Ein Großteil der Austauschschüler kommt aus Brasilien, aber auch aus den USA, Indien, Taiwan, Belgien, Türkei, Schweden, … und natürlich auch einige aus Deutschland. Und wirklich Alle sind super nett, offen und gesprächsfreudig!

In der folgenden Woche war eins meiner persönlichen Highlights meiner gesamten Zeit hier in Mexiko: Meine Jahrgangsstufe ist mit einem Reisebus nach Mexiko-Stadt gefahren anlässlich der „Semana del Emprendedor“. Zwar war die Fahrt -die insgesamt übrigens um die 12 Stunden gedauert hat- anstrengend, aber da all meine Freunde aus der Schule dabei waren, ich nette Sitznachbarn und Gesprächspartner hatte, war die Fahrt gar nicht mehr so lange (;

Am 13. September hatte ein Freund und Klassenkamerade Geburtstag. Er ist so eine fröhliche, positive Person! -Es gibt zu wenige Personen, wie er, auf dieser Welt.- Also nochmal von ganzem Herzen: Alles Gute nachträglich zum Geburtstag! Seine Eltern hatten für ihn eine Überraschungsfeier nach der Schule organisiert, zu der dann fast die gesamte Jahrgangsstufe gegangen ist. Das hat wirklich Spass gemacht!

Am 16. September ist der mexikanische Unabhängigkeitstag, der sehr groß und ausgiebig gefeiert wird. Und das nicht nur innerhalb der Familie, sondern auch mit Rotary. So haben wir uns also alle getroffen im Rotary Club und gemeinsam zu Abend gegessen und gefeiert. Das war ein netter Abend gemeinsam mit den anderen Austauschschülern aus Xalapa und den Rotary Verantwortlichen.

Einige Tage darauf folgte ein weiteres großes Highlight: Mein 16. Geburtstag!

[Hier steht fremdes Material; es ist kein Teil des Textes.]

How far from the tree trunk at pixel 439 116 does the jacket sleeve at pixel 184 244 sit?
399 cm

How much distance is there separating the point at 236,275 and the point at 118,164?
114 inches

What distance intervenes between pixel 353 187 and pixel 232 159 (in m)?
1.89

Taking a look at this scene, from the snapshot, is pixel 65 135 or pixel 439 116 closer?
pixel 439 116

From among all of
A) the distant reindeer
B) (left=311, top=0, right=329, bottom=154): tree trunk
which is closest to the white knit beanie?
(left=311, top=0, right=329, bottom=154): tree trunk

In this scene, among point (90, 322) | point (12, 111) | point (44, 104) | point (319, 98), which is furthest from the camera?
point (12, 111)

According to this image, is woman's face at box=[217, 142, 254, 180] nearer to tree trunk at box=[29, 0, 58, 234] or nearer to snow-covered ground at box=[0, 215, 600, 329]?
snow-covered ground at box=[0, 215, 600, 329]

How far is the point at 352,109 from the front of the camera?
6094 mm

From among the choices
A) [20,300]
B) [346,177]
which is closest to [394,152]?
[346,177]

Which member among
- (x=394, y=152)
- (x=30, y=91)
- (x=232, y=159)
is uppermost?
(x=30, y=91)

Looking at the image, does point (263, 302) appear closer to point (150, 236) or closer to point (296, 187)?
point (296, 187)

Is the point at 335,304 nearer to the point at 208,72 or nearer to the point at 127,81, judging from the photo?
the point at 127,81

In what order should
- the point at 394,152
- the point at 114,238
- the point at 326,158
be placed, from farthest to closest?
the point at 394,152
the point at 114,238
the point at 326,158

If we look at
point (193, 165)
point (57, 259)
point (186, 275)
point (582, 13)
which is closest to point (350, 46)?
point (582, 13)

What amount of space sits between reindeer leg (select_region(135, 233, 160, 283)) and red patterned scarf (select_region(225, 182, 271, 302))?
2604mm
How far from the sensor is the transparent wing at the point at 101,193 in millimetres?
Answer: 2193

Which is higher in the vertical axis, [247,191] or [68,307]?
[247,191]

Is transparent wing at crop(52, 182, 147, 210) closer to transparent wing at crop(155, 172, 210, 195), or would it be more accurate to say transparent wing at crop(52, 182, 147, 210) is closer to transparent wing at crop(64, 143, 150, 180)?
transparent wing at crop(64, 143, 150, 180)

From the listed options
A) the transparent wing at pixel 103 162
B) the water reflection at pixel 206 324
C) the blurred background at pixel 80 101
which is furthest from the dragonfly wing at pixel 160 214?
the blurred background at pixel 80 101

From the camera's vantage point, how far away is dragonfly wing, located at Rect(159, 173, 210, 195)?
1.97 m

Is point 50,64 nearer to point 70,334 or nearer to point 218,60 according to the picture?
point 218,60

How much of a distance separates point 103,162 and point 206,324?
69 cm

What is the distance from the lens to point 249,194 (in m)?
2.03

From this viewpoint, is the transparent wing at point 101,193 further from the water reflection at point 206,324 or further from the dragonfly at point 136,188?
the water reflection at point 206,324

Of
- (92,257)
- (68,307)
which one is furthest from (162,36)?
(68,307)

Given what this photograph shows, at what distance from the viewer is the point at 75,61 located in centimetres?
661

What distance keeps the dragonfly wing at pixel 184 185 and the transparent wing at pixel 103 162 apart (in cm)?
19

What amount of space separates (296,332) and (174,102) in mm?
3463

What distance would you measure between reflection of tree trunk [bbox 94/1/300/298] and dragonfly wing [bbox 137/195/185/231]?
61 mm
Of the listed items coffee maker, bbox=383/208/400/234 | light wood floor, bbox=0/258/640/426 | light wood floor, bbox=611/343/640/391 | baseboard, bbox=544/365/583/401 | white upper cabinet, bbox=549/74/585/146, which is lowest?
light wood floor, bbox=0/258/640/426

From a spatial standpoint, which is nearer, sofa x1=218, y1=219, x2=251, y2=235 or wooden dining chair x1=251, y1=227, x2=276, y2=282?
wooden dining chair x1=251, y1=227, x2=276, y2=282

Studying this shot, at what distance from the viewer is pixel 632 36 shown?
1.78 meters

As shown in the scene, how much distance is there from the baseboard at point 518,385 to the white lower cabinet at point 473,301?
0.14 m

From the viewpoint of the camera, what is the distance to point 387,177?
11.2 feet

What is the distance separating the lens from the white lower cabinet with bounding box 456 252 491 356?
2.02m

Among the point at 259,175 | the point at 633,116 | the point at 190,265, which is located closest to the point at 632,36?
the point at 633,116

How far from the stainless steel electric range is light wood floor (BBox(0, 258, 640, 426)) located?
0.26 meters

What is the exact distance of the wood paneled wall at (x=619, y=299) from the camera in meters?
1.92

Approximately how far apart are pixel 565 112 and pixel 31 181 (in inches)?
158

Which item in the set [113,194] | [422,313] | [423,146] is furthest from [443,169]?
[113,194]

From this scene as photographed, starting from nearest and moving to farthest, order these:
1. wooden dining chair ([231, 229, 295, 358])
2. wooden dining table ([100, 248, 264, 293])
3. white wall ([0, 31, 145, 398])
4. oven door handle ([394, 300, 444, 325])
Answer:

Nachdem ich morgens aufgewacht bin, habe ich das Geburtstagsgeschenk von meiner Mutter aufgemacht, das sie mir schon vor meinem Abschied in Deutschland gegeben hat. -Während ich das geöffnet habe, hatte ich einen kurzen emotionalen Moment, ich denke das ist verständlich (: – Danach ging es, wie jeden Tag, in die Schule. Ich habe mir schon vorgestellt, dass mir alle gratulieren werden, aber dass ich so empfangen werde, habe ich definitiv nicht erwartet 😀 -Das alles zu erzählen, würde jetzt den Rahmen sprengen-. Umso mehr habe ich darüber gefreut! 😀 Am Nachmittag habe ich dann die gesamte Jahrgangsstufe zum Feiern nach Hause eingeladen. Es war einfach ein wundervoller Tag, an den ich mich mit Sicherheit noch einige Male zurück erinnern werde.

!DANKE FÜR DIESEN BESONDEREN GEBURTSTAG!

Im Allgemeinen genieße ich hier mittlerweile jeden einzelnen Tag. Und ich hätte nicht gedacht, dass ich es mal sagen werde: Aber ich freue mich sogar so gut wie täglich in die Schule zu gehen, einfach weil die Leute dort so toll sind und ich mich wohl fühle!

Und zum Schluss möchte ich mich nochmal von ganzen Herzen bedanken, dass ich hier eine so unglaublich tolle Zeit verbringen und all diese Erfahrungen sammeln kann. Mir ist klar, dass es nicht selbstverständlich ist, mit 16 Jahren ein Auslandsjahr fern weg von zu Hause zu machen. Umso mehr schätze ich diese Möglichkeit. Vielen Dank an alle, die mir das ermöglichen, insbesondere an Rotary!!!